• **Requirement A**:
In the control flow page below, how many input ports does the Map module have?

• **Selection**:
------------------------
Control Flow in VisTrails

Scientific workflows usually follow a dataflow model, but, in some cases, control structures, including loops and conditionals, are necessary to accomplish certain tasks. VisTrails provides the Control Flow package to support these and other structures. To create your own Control Flow modules, please refer to the Developer’s Guide (Creating a Control Flow Loop Module). Or, if you would like to use the Control Flow Assistant, to simplify the process described in this chapter, please refer to The Control Flow Assistant.

This package also provides some related modules that operate on lists.

The Map operator

In functional programming, map is a high-order function that applies a given function to a list (each element of the list is processed using this function) and returns a sequence of results. The Map module provides this functionality for workflows in VisTrails. Note that this module provides simple looping as it can be used to iterate through a list of inputs.

The Map module has four input ports:

• “FunctionPort”: this port receives the module (via the “self” output port) that represents the function to be applied for each element of the input list; if the function uses more than one module, you must use a Group (see Chapter Groups and Subworkflows) or a SubWorkflow and connect that composite module to this port;
• “InputPort”: this port receives a list of the names of the input ports that represent the individual arguments of the function;
• “OutputPort”: this port receives the name of the output port that represents the individual result of the function;
• “InputList”: this port receives the input list for the loop; it must be a list of tuples if more than one function input port was chosen.
------------------------
• **Requirement B**:
Print every line of the records below exactly as it appears, leaving out the pictures.

[Spatial reasoning dataset excerpts]
------------------------
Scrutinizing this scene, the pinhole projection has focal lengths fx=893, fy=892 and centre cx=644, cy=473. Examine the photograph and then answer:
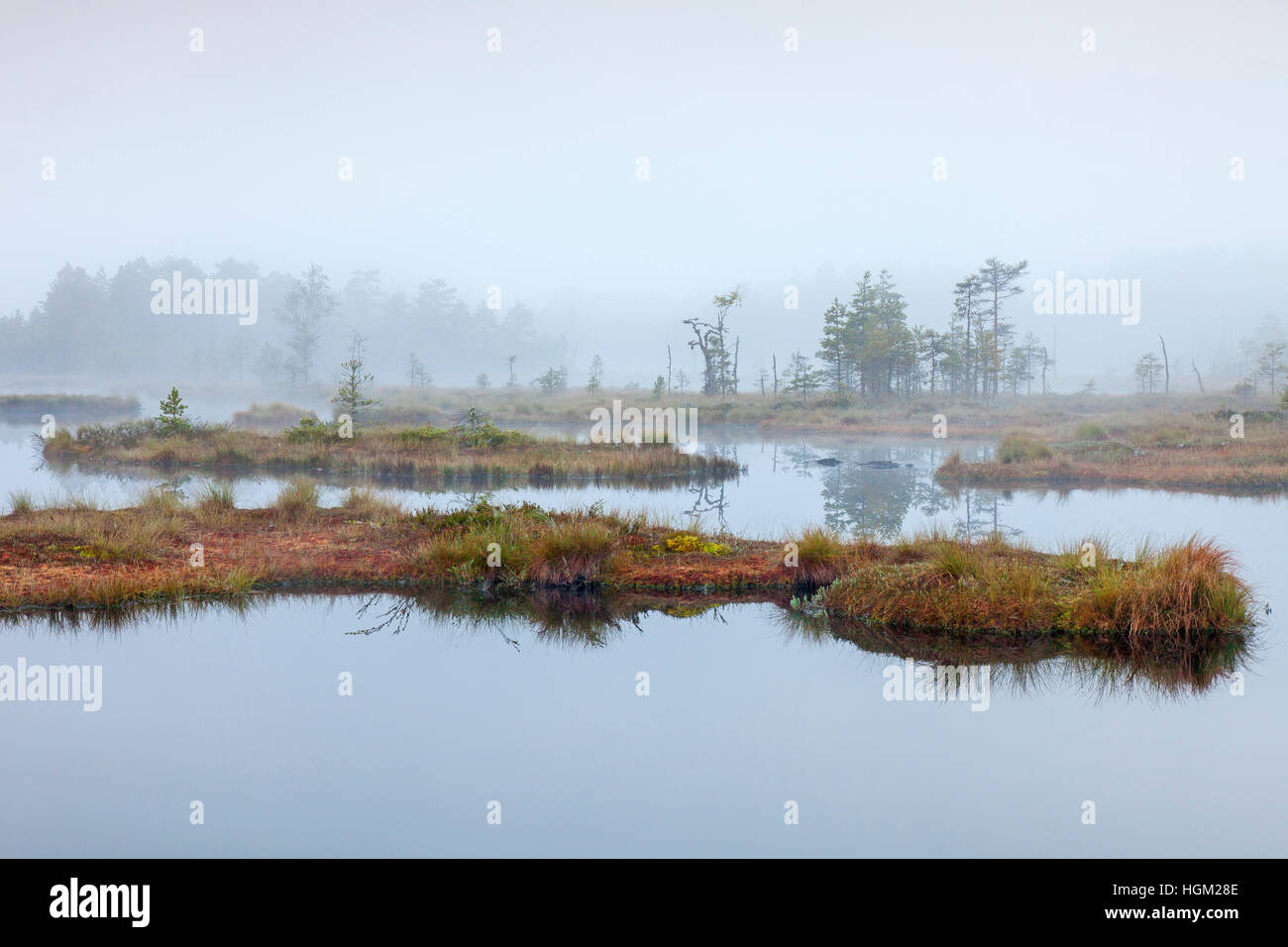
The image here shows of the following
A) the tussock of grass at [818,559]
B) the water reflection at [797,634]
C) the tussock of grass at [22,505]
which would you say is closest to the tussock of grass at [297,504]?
------------------------
• **Reply A**:
Four

• **Reply B**:
Scrutinizing this scene, the pinhole projection has focal lengths fx=893, fy=892 and centre cx=644, cy=473. Examine the photograph and then answer:
The image here shows of the following
A) the tussock of grass at [818,559]
B) the water reflection at [797,634]
C) the tussock of grass at [22,505]
which would you say is closest to the tussock of grass at [297,504]?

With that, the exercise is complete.